Mailing List Archive

#1762: VSL API: endless loop and out of memory in vtx_scan() on forced synthetic transactions
#1762: VSL API: endless loop and out of memory in vtx_scan() on forced synthetic
transactions
---------------------------------+----------------------
Reporter: geoff | Type: defect
Status: new | Priority: normal
Milestone: Varnish 4.0 release | Component: varnishd
Version: 4.0.3 | Severity: critical
Keywords: |
---------------------------------+----------------------
We have been experiencing a problem with a VSL client -- under certain
conditions the dispatcher callback is no longer called, and the process
resident size increases slowly over a long period of time, until all
system RAM is consumed.

{{{
#6 0x00007f55851be85d in VAS_Fail_default (
func=0x7f55851ddd10 "vtx_synth_rec", file=0x7f55851dd28a
"vsl_dispatch.c",
line=1008, cond=0x7f55851dda96 "(synth) != 0", err=12,
kind=VAS_ASSERT)
at ../libvarnish/vas.c:67
#7 0x00007f55851ce903 in vtx_synth_rec (vtx=0x7d24a0, tag=76,
fmt=0x7f55851ddafc "%s (%u:%s \"%.*s\")") at vsl_dispatch.c:1008
#8 0x00007f55851cee17 in vtx_diag_tag (vtx=0x7d24a0, ptr=0x125823fe80,
reason=0x7f55851dda23 "vxid mismatch") at vsl_dispatch.c:1065
#9 0x00007f55851cdefb in vtx_scan (vslq=0x73d0d0, vtx=0x7d24a0)
at vsl_dispatch.c:863
#10 0x00007f55851ce1c2 in vtx_force (vslq=0x73d0d0, vtx=0x7d24a0,
reason=0x7f55851ddc87 "timeout") at vsl_dispatch.c:911
#11 0x00007f55851cffd4 in VSLQ_Dispatch (vslq=0x73d0d0,
func=0x40a5cd <dispatch>, priv=0x0) at vsl_dispatch.c:1345
}}}

That's err=12==ENOMEM for the ALLOC_OBJ() at the beginning of
vtx_synth_rec().

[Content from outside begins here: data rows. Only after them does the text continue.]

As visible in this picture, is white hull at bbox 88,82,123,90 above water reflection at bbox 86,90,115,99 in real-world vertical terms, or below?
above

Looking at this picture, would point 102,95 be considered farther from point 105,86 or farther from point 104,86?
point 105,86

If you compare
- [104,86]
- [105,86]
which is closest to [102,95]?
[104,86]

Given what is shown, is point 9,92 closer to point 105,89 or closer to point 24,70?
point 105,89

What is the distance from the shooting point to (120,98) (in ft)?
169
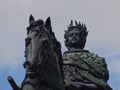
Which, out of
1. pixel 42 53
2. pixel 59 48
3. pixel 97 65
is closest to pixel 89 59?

As you can see, VSL forced out a transaction due to
timeout, and vtx_scan() also found a VXID mismatch. The vtx_scan() call is
the second one in vtx_force().

We don't yet know why the VXID mismatch happened, and it's obviously not
OK, we're still investigating, but I suspect that vtx_scan() ran into an
endless loop here:

{{{
while (!(vtx->flags & VTX_F_COMPLETE) &&
vslc_vtx_next(&vtx->c.cursor) == 1) {
ptr = vtx->c.cursor.rec.ptr;
if (VSL_ID(ptr) != vtx->key.vxid) {
(void)vtx_diag_tag(vtx, ptr, "vxid mismatch");
continue;
}
}}}

I can confirm from the core dump that `VSL_ID(ptr) != vtx->key.vxid` is
true here, so it goes into vtx_diag_tag() to synthesize "vxid mismatch".
There was already a synthetic record added by vtx_force(), and
vtx_diag_tag() causes a new one to be added. Then the while loop goes back
to call vslc_vtx_next(), which advances the cursor to the synth record
that vtx_diag_tag() just added. The VXID mismatch still holds, so once
again vtx_diag_tag() gets called. Again a synth record is added, and again
vslc_vtx_next() advances to that record.

Thus we have an endless loop, and a struct synth gets allocated every
time. That's only 104 bytes, but slowly and surely all of RAM gets filled.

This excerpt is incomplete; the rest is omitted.